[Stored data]
════════
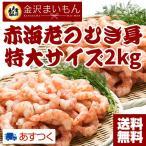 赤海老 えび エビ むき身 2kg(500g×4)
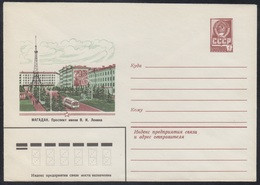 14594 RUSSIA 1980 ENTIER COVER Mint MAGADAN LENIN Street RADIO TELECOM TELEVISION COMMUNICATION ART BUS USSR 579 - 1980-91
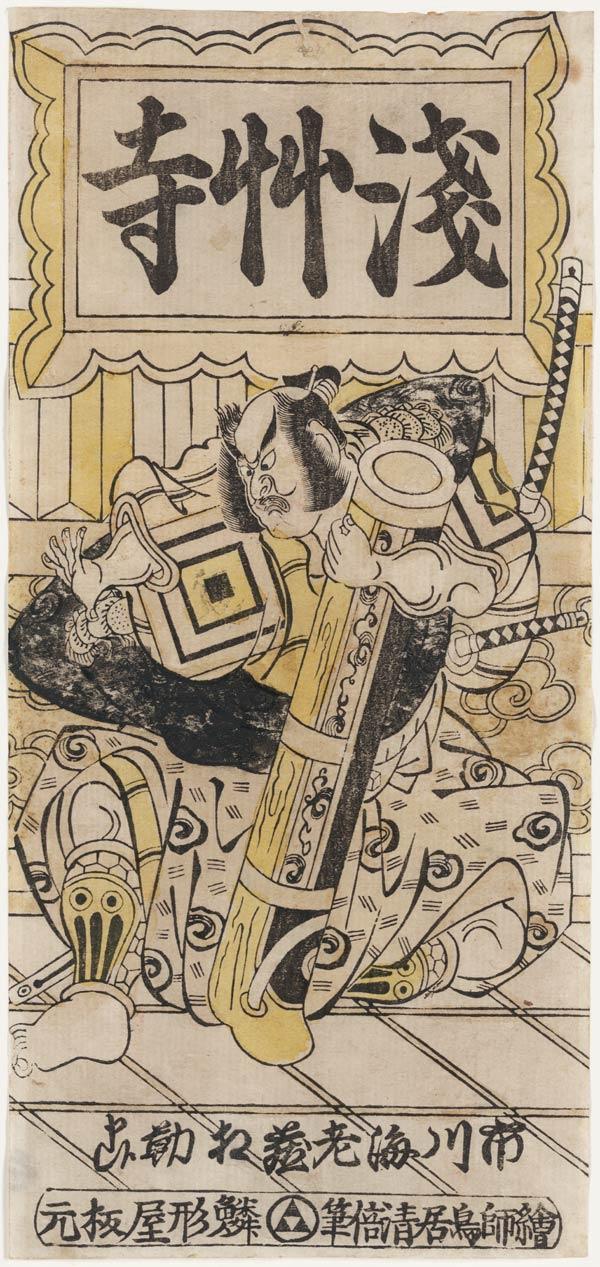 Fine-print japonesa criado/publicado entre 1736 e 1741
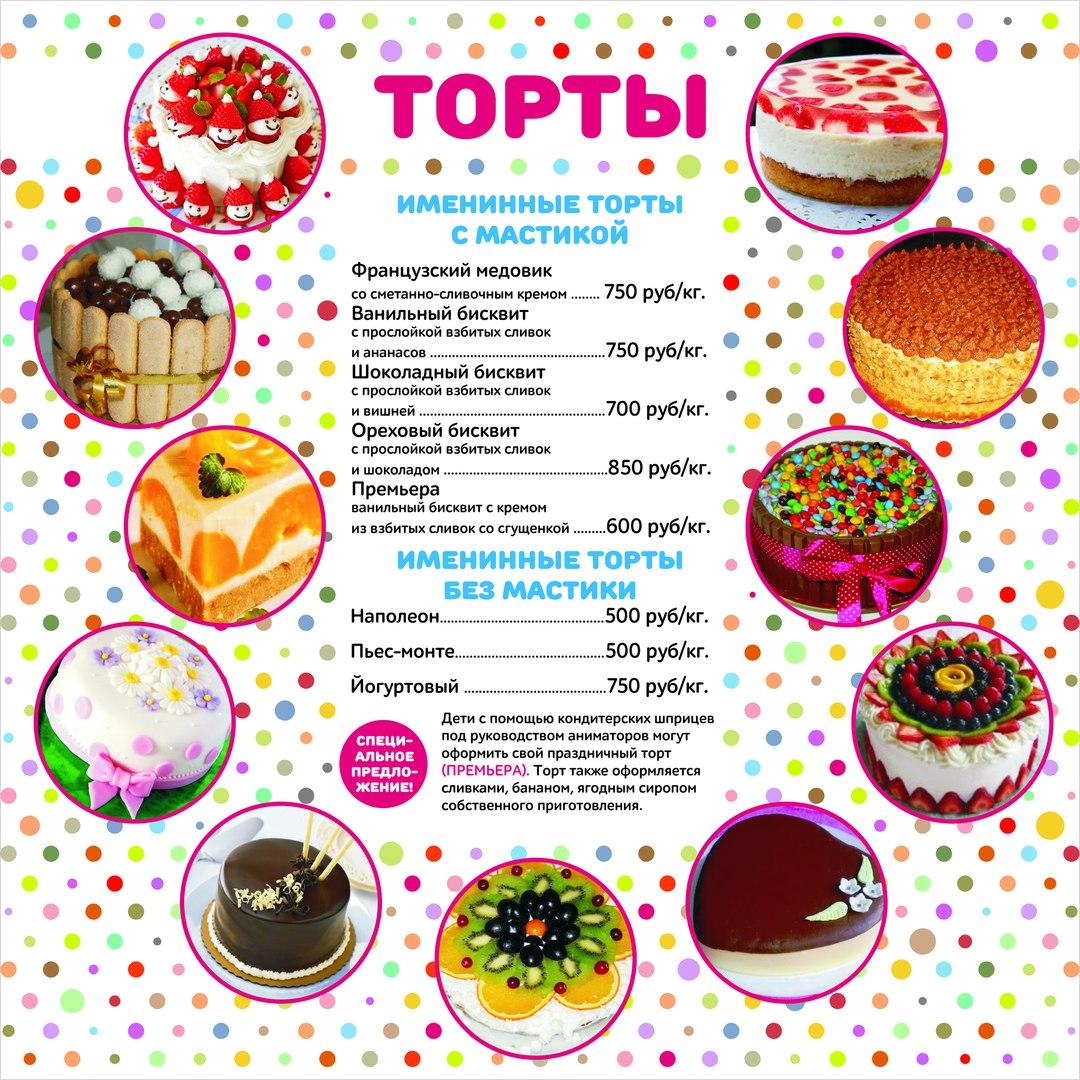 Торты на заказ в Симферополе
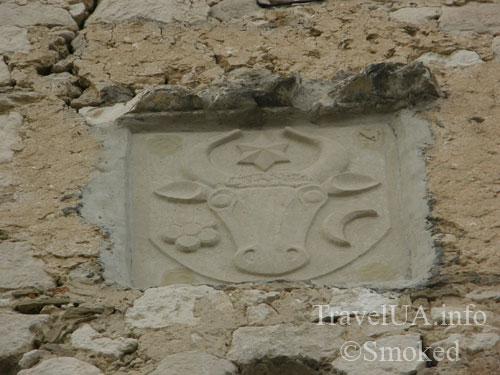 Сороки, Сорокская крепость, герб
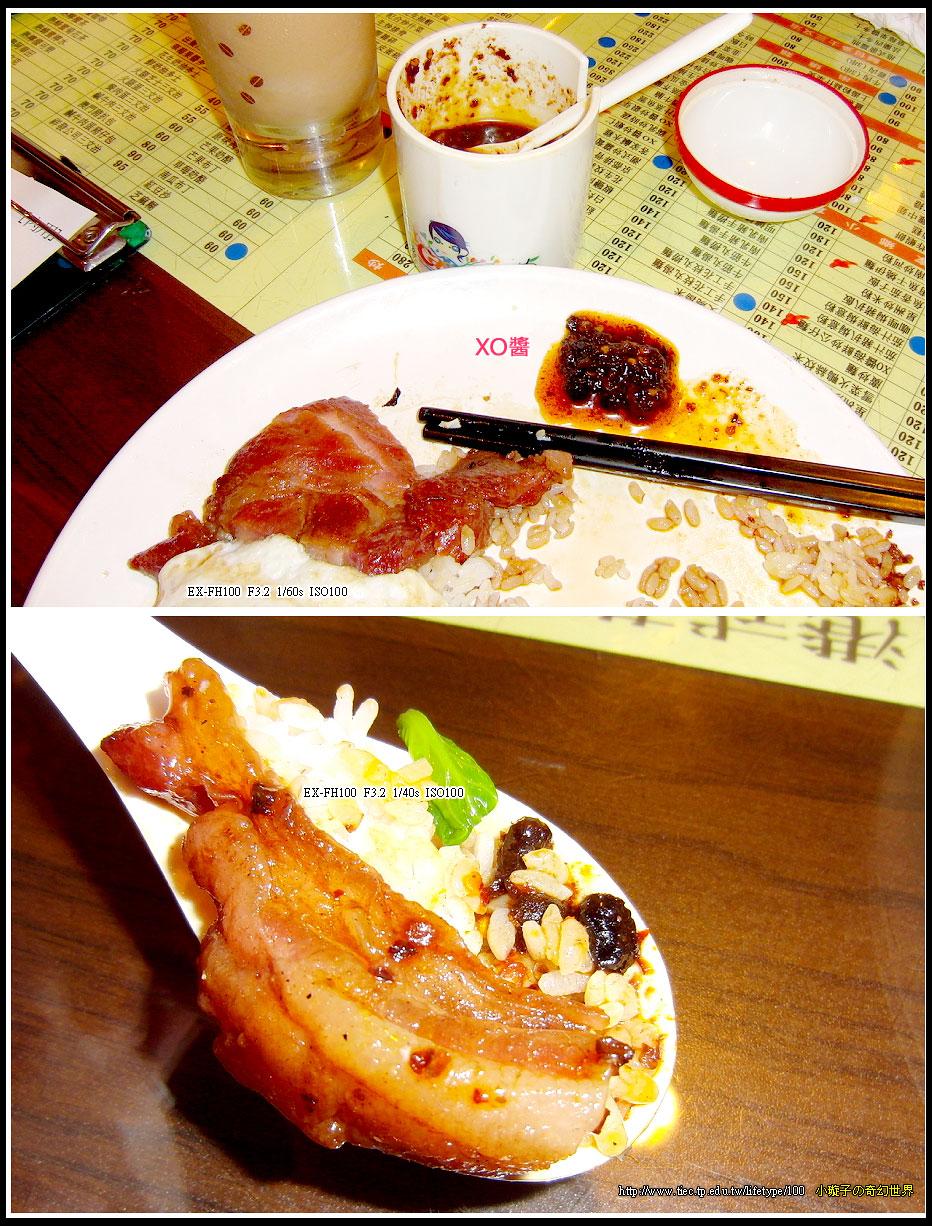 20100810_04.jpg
════════
> [Exercise instructions]: The pictures stay out of the copy. Set down the entries above precisely.

> [Finished exercise]:
 赤海老 えび エビ むき身 2kg(500g×4)
 14594 RUSSIA 1980 ENTIER COVER Mint MAGADAN LENIN Street RADIO TELECOM TELEVISION COMMUNICATION ART BUS USSR 579 - 1980-91
 Fine-print japonesa criado/publicado entre 1736 e 1741
 Торты на заказ в Симферополе
 Сороки, Сорокская крепость, герб
 20100810_04.jpg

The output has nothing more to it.